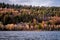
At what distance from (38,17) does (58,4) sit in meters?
0.89

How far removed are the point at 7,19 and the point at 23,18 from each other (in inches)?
22.4

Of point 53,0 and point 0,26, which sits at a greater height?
point 53,0

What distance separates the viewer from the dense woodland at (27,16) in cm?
1209

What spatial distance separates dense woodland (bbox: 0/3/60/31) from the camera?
39.7 ft

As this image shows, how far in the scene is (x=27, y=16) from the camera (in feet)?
40.1

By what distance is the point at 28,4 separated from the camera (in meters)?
12.3

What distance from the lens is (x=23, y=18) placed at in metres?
12.3

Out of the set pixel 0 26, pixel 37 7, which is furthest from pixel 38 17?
pixel 0 26

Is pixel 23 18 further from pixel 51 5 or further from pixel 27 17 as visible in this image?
pixel 51 5

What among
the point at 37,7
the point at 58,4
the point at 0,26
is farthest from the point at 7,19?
the point at 58,4

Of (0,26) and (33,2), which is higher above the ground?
(33,2)

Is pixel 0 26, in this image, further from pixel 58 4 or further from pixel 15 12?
pixel 58 4

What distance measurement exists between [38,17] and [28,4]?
0.56 metres

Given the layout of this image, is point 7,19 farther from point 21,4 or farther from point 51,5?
point 51,5
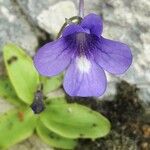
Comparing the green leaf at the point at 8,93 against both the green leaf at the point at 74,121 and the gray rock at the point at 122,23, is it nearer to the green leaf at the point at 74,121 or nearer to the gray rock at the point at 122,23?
the green leaf at the point at 74,121

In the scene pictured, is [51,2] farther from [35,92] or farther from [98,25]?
[98,25]

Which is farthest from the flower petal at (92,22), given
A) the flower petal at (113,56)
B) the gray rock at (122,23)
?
the gray rock at (122,23)

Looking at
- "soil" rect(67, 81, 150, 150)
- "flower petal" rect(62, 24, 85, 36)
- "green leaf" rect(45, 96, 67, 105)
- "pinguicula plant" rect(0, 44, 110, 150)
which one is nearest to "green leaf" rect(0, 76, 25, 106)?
"pinguicula plant" rect(0, 44, 110, 150)

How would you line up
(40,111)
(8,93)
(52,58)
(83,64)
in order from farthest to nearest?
1. (8,93)
2. (40,111)
3. (83,64)
4. (52,58)

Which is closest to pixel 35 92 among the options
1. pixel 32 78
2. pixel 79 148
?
pixel 32 78

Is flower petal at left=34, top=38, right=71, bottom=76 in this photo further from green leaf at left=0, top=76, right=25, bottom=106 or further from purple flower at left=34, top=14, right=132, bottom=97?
green leaf at left=0, top=76, right=25, bottom=106

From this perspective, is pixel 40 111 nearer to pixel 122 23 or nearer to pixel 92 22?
pixel 122 23

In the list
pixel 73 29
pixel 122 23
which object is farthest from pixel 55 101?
pixel 73 29
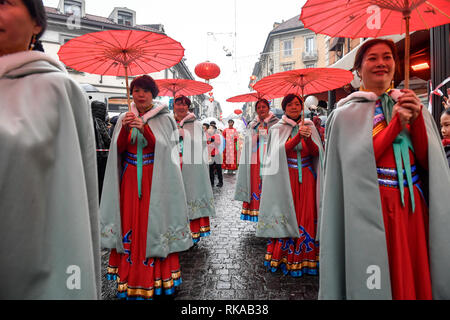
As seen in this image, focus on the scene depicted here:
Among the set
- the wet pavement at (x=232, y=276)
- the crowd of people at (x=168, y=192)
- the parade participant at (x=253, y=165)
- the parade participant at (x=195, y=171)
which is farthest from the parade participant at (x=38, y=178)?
the parade participant at (x=253, y=165)

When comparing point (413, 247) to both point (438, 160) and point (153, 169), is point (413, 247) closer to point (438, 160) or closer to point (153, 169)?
point (438, 160)

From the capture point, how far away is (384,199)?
1.84 meters

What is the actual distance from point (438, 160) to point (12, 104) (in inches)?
94.6

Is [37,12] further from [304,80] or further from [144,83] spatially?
[304,80]

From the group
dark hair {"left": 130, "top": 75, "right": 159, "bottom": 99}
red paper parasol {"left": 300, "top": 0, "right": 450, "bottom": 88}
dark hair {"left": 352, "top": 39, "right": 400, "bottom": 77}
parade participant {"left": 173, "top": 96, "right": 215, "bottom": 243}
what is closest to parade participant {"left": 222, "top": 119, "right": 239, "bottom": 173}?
parade participant {"left": 173, "top": 96, "right": 215, "bottom": 243}

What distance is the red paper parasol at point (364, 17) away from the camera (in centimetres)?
208

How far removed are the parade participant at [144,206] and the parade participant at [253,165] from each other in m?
2.72

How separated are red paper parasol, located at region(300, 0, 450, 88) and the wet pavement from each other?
273 centimetres

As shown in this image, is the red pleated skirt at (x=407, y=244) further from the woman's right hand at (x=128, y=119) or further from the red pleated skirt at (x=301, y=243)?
the woman's right hand at (x=128, y=119)

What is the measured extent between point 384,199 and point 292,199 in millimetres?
1862

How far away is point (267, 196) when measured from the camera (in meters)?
3.77

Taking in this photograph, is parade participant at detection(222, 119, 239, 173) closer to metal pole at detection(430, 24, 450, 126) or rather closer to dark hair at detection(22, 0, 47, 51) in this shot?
metal pole at detection(430, 24, 450, 126)

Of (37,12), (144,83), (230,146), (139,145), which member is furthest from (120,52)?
(230,146)

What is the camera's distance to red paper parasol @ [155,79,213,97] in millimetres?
5001
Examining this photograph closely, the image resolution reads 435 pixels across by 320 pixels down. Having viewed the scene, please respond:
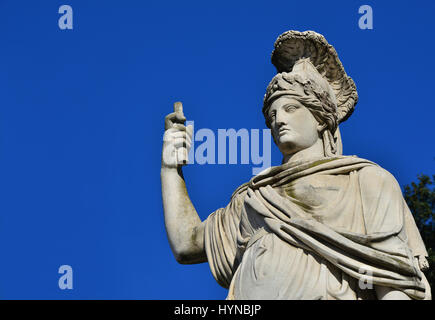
++++++++++
:: TASK DESCRIPTION ::
Rewrite every one of the records above, putting "thick forest" in place of "dense woodland" and changing nothing else. Leave out the pictures.

:: THE SOLUTION ::
At what distance from (38,17) does (58,4) sit in meters?
0.89

How far removed are the point at 7,19 and the point at 23,18 from each other (in inches)?
22.4

Of point 53,0 and point 0,26, which sits at a greater height?
point 53,0

What distance separates the viewer from the thick forest at (27,16) in cm?
1209

What spatial distance separates thick forest (bbox: 0/3/60/31) from the camera?
39.7 ft

As this image shows, how far in the scene is (x=27, y=16) from the camera (in feet)?
40.1

By what distance is the point at 28,4 separated from the camera (in meters)?
12.3

What distance from the lens is (x=23, y=18) placed at in metres?
12.3

Out of the set pixel 0 26, pixel 37 7, which is furthest from pixel 38 17?
pixel 0 26

Is pixel 23 18 further from pixel 51 5 or further from pixel 27 17 as visible in this image?
pixel 51 5

What among
the point at 37,7
the point at 58,4
the point at 0,26
is farthest from the point at 7,19?
the point at 58,4

Of (0,26) and (33,2), which is higher above the ground?
(33,2)

Is pixel 0 26, in this image, further from pixel 58 4 or further from pixel 15 12?
pixel 58 4

What distance measurement exists between [38,17] and [28,4]?
0.56 metres

Given the layout of this image, is point 7,19 farther from point 21,4 or farther from point 51,5?
point 51,5
Comparing the green leaf at the point at 8,93 against both the green leaf at the point at 74,121 and the gray rock at the point at 122,23, is it nearer to the green leaf at the point at 74,121 or nearer to the gray rock at the point at 122,23?
the green leaf at the point at 74,121

In the scene pictured, is [51,2] farther from [35,92] or farther from [98,25]?
[98,25]

Which is farthest from the flower petal at (92,22), given
A) the flower petal at (113,56)
B) the gray rock at (122,23)
?
the gray rock at (122,23)

Looking at
- "soil" rect(67, 81, 150, 150)
- "flower petal" rect(62, 24, 85, 36)
- "green leaf" rect(45, 96, 67, 105)
- "pinguicula plant" rect(0, 44, 110, 150)
which one is nearest to "green leaf" rect(0, 76, 25, 106)?
"pinguicula plant" rect(0, 44, 110, 150)

How would you line up
(40,111)
(8,93)
(52,58)
(83,64)
in order from farthest to nearest?
1. (8,93)
2. (40,111)
3. (83,64)
4. (52,58)

Which is closest to pixel 35 92 among the options
1. pixel 32 78
2. pixel 79 148
?
pixel 32 78

Is flower petal at left=34, top=38, right=71, bottom=76 in this photo further from green leaf at left=0, top=76, right=25, bottom=106 or further from purple flower at left=34, top=14, right=132, bottom=97?
green leaf at left=0, top=76, right=25, bottom=106

From this perspective, is pixel 40 111 nearer to pixel 122 23 or nearer to pixel 92 22?
pixel 122 23

In the list
pixel 73 29
pixel 122 23
which object is farthest from pixel 55 101?
pixel 73 29
As seen in this image, focus on the scene depicted here:
Among the set
- the wet pavement at (x=232, y=276)
- the crowd of people at (x=168, y=192)
- the parade participant at (x=253, y=165)
- the parade participant at (x=195, y=171)
which is farthest from the parade participant at (x=38, y=178)?
the parade participant at (x=253, y=165)

When comparing point (413, 247) to both point (438, 160) and point (153, 169), is point (413, 247) closer to point (438, 160) or closer to point (153, 169)?
point (438, 160)

From the capture point, how far away is (384,199)?
1.84 meters

What is the actual distance from point (438, 160) to point (12, 104) (in inches)?
94.6

Is [37,12] further from [304,80] or further from [144,83] spatially?
[304,80]

From the group
dark hair {"left": 130, "top": 75, "right": 159, "bottom": 99}
red paper parasol {"left": 300, "top": 0, "right": 450, "bottom": 88}
dark hair {"left": 352, "top": 39, "right": 400, "bottom": 77}
parade participant {"left": 173, "top": 96, "right": 215, "bottom": 243}
what is closest to parade participant {"left": 222, "top": 119, "right": 239, "bottom": 173}?
parade participant {"left": 173, "top": 96, "right": 215, "bottom": 243}

What distance is the red paper parasol at point (364, 17) away from the camera (in centimetres)?
208

How far removed are the parade participant at [144,206] and the parade participant at [253,165] from each other in m?
2.72

How separated are red paper parasol, located at region(300, 0, 450, 88) and the wet pavement from each other?
273 centimetres

As shown in this image, is the red pleated skirt at (x=407, y=244) further from the woman's right hand at (x=128, y=119) or further from the red pleated skirt at (x=301, y=243)?
the woman's right hand at (x=128, y=119)

What is the measured extent between point 384,199 and point 292,199 in millimetres?
1862

How far away is point (267, 196) when measured from the camera (in meters)?
3.77

Taking in this photograph, is parade participant at detection(222, 119, 239, 173) closer to metal pole at detection(430, 24, 450, 126) or rather closer to dark hair at detection(22, 0, 47, 51) in this shot?
metal pole at detection(430, 24, 450, 126)

Of (37,12), (144,83), (230,146), (139,145), which member is furthest from (120,52)?
(230,146)

What is the camera's distance to red paper parasol @ [155,79,213,97] in millimetres?
5001
Examining this photograph closely, the image resolution reads 435 pixels across by 320 pixels down. Having viewed the scene, please respond:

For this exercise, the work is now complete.